- Exercise tasks:
1. Translate this sentence from the passage on children's health coverage in Rhode Island into Spanish: "Our goal is that all children in Rhode Island have the health insurance coverage they need so that they can access high-quality health care."
2. Answer these questions using the passage on children's health coverage in Rhode Island:
(a) Access to what kind of coverage has decreased significantly?
(b) Keeping families enrolled is meant to prevent what?
(c) How is Rhode Island working to improve access to benefits?

Segment Start: Passage provided

BRYANT: There are many factors involved in the trends, [including] a significant decrease in access to affordable employer-sponsored coverage … and a variety of administrative barriers put in place for RIte Care in recent years that makes it more difficult for families to apply for coverage and to stay enrolled. …
Our goal is that all children in Rhode Island have the health insurance coverage they need so that they can access high-quality health care. We continue to work with state and community leaders to do the work of finding families who are eligible and making sure that they get enrolled and stay enrolled, so they do not have gaps in access to care. …
As part of a federal requirement, the state funds the Family Resource Counselor network to provide application assistance to families. But more needs to be done to find and enroll families who may not know they are eligible. It is up to all organizations who work with families [to help]. … We [also] know that the RIte Care premiums may be difficult for some families to afford and that there are administrative barriers. … Rhode Island is working to improve access to benefits by modernizing the application process.

Segment End: Passage provided
Segment Start: Raw data

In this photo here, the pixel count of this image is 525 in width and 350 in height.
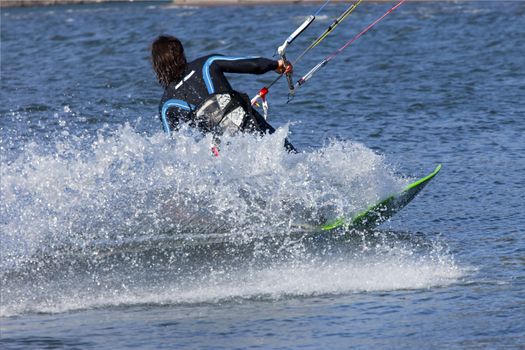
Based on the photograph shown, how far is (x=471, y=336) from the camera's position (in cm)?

Segment End: Raw data

- Task responses:
1. Nuestro objetivo es que todos los niños de Rhode Island tengan la cobertura de seguro médico que necesitan para que puedan acceder a una atención médica de alta calidad.

2.
(a) Affordable employer-sponsored coverage.
(b) Gaps in access to care.
(c) By modernizing the application process.